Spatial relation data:
((
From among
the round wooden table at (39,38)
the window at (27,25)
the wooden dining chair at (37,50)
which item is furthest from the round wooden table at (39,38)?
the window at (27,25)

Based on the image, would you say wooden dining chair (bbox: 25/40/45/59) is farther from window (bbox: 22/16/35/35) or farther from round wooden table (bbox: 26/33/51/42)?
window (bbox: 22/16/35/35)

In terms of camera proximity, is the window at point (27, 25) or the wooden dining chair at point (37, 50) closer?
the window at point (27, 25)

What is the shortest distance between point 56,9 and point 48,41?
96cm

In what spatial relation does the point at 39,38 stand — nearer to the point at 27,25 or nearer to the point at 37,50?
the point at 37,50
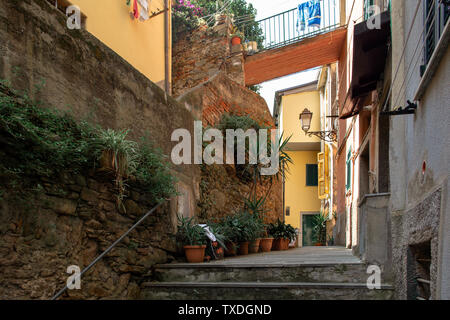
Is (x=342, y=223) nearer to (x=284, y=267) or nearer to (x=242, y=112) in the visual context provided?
(x=242, y=112)

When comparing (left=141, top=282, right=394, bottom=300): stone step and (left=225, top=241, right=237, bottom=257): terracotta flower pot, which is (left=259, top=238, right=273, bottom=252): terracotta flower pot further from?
(left=141, top=282, right=394, bottom=300): stone step

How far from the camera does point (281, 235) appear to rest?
9664mm

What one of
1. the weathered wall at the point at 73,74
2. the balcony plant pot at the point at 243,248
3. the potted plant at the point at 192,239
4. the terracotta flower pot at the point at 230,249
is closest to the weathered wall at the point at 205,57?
the balcony plant pot at the point at 243,248

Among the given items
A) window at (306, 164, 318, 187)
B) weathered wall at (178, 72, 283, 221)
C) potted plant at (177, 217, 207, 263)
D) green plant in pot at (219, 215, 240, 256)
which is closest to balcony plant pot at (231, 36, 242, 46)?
weathered wall at (178, 72, 283, 221)

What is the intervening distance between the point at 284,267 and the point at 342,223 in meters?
6.97

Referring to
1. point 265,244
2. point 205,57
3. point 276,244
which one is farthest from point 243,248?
point 205,57

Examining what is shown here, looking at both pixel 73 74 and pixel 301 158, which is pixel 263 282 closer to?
pixel 73 74

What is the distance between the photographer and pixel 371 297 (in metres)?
4.43

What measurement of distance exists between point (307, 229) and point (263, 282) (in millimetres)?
16753

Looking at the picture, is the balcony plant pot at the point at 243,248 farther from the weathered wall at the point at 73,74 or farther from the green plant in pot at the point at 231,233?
the weathered wall at the point at 73,74

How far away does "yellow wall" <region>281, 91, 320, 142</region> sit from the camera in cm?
2064

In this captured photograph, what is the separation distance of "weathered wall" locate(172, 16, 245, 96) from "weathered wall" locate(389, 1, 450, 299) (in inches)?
318

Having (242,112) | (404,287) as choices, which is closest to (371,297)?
(404,287)

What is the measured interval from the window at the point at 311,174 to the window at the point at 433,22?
18529 mm
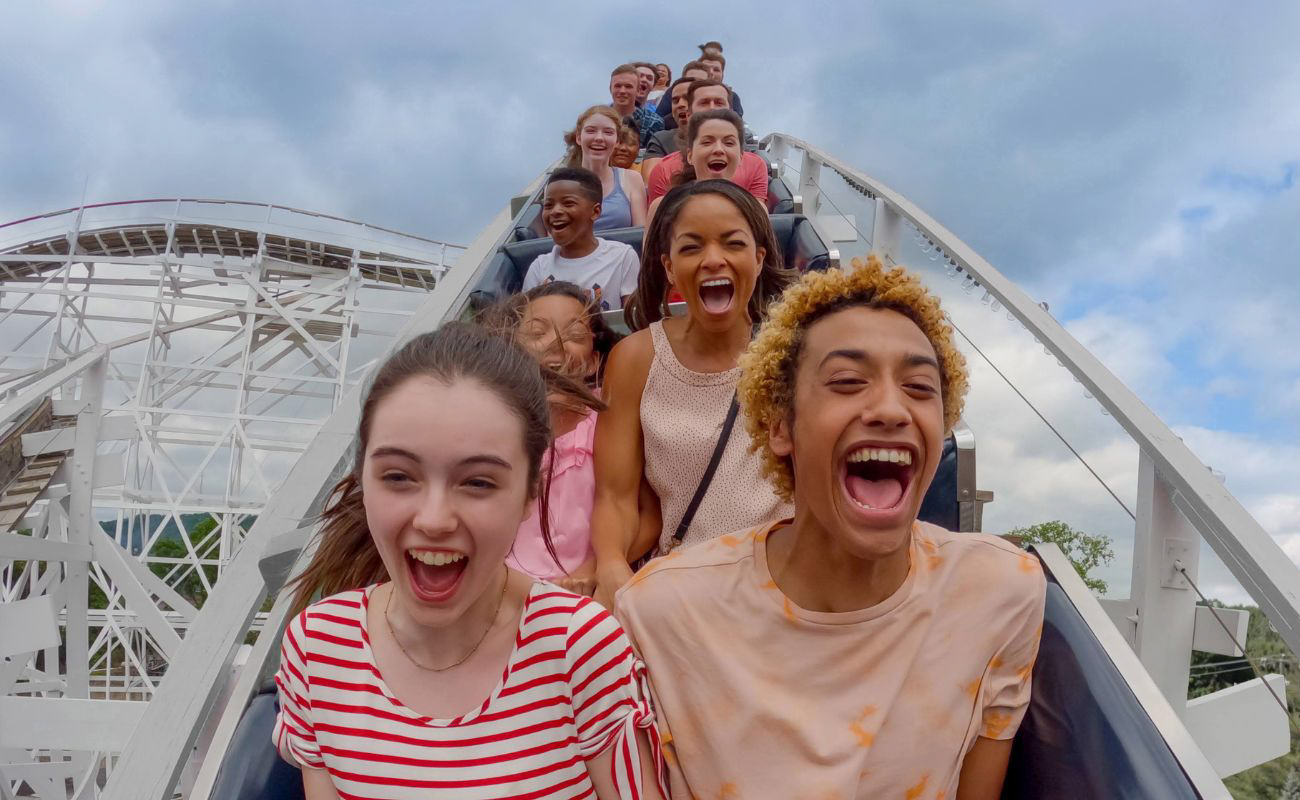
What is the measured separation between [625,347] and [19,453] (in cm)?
478

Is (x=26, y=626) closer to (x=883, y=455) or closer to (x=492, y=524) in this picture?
(x=492, y=524)

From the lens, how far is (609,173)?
351cm

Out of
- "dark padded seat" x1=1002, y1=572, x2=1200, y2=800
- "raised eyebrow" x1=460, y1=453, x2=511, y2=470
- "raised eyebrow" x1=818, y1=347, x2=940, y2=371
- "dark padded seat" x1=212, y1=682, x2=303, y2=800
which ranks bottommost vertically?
"dark padded seat" x1=212, y1=682, x2=303, y2=800

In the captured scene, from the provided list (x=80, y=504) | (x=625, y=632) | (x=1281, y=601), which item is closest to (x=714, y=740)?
(x=625, y=632)

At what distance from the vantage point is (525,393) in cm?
101

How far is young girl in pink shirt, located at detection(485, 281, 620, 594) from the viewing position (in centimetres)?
150

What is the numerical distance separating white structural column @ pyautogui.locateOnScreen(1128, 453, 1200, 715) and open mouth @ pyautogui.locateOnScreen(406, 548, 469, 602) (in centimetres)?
94

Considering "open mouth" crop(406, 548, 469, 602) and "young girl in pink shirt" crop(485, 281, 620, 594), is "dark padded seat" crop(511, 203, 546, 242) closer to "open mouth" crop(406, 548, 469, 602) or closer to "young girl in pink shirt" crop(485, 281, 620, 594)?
"young girl in pink shirt" crop(485, 281, 620, 594)

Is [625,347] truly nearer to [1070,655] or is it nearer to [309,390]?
[1070,655]

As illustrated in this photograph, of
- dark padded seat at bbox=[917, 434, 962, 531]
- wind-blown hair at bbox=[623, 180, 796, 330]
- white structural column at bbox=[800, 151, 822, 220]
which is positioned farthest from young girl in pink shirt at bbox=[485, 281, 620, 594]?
white structural column at bbox=[800, 151, 822, 220]

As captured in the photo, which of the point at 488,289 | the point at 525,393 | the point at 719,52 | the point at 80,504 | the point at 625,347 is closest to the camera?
the point at 525,393

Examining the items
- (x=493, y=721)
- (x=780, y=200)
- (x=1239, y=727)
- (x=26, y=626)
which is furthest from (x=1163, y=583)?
(x=26, y=626)

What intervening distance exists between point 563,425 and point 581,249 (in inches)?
44.3

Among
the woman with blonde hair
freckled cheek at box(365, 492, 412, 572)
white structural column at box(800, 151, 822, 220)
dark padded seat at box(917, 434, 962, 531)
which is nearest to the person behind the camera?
freckled cheek at box(365, 492, 412, 572)
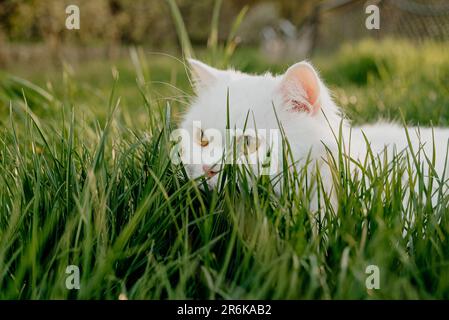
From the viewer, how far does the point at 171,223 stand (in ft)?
4.11

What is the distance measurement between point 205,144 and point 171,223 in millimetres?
357

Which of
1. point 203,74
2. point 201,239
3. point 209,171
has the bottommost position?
point 201,239

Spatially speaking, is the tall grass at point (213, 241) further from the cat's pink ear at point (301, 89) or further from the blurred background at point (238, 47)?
the blurred background at point (238, 47)

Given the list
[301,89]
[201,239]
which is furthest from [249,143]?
[201,239]

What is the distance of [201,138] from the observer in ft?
5.15

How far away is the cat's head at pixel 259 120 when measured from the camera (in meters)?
1.42

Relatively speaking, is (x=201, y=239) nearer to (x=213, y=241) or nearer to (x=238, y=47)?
(x=213, y=241)

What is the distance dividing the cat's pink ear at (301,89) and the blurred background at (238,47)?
1.22ft

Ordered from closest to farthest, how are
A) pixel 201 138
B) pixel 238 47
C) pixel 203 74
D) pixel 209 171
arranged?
pixel 209 171, pixel 201 138, pixel 203 74, pixel 238 47

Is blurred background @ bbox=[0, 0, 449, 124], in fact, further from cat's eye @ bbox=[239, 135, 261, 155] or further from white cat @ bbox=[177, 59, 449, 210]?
cat's eye @ bbox=[239, 135, 261, 155]

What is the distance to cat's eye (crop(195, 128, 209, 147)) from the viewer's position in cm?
154

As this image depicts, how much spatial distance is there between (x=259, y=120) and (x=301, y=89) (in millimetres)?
143

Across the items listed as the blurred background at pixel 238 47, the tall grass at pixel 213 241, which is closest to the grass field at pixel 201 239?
the tall grass at pixel 213 241

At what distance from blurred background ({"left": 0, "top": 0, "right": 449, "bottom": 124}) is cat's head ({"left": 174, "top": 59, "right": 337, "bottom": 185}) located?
20 centimetres
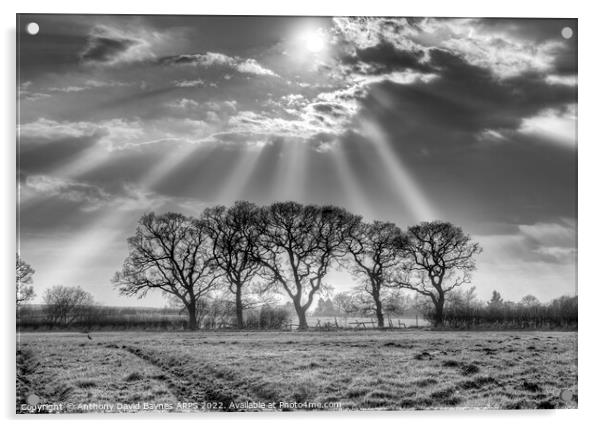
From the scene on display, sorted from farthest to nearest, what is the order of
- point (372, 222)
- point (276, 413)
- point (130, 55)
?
point (372, 222) < point (130, 55) < point (276, 413)

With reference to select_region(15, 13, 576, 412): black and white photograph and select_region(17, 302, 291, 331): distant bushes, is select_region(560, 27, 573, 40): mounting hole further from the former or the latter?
select_region(17, 302, 291, 331): distant bushes

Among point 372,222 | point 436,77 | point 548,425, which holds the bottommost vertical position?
point 548,425

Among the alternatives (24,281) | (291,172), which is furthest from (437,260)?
(24,281)

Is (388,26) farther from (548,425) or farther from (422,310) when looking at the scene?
(548,425)

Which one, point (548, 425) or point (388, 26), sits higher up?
point (388, 26)

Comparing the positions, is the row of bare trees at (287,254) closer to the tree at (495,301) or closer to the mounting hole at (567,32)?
→ the tree at (495,301)

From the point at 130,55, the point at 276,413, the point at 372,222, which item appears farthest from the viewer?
the point at 372,222

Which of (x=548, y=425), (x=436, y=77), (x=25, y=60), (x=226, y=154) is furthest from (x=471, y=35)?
(x=25, y=60)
))
Every line from the one containing "From the scene" through the end of the entries above must be echoed exactly, with both ends kept.

Output:
From the scene on display, sorted from farthest to nearest, what is the order of
- point (372, 222)
- point (276, 413)
- point (130, 55)
?
point (372, 222) < point (130, 55) < point (276, 413)

With reference to select_region(15, 13, 576, 412): black and white photograph and select_region(17, 302, 291, 331): distant bushes, is select_region(560, 27, 573, 40): mounting hole further from the former or the latter?
select_region(17, 302, 291, 331): distant bushes

Among point 372,222 | point 436,77 | point 548,425, which holds the bottommost vertical position?
point 548,425

Among the alternatives (24,281) | (291,172), which is furthest from (437,260)?
(24,281)

Is (388,26) farther from (548,425) or farther from (422,310) when looking at the scene?
(548,425)

Which one, point (548, 425) or point (388, 26), sits higher up?
point (388, 26)

Comparing the positions, is the row of bare trees at (287,254) closer to the tree at (495,301) or closer to the mounting hole at (567,32)?
→ the tree at (495,301)

From the point at 130,55, the point at 276,413, the point at 372,222, which item appears farthest from the viewer?
the point at 372,222

Which of (x=548, y=425), (x=436, y=77), (x=25, y=60), (x=226, y=154) is furthest from (x=471, y=35)?
(x=25, y=60)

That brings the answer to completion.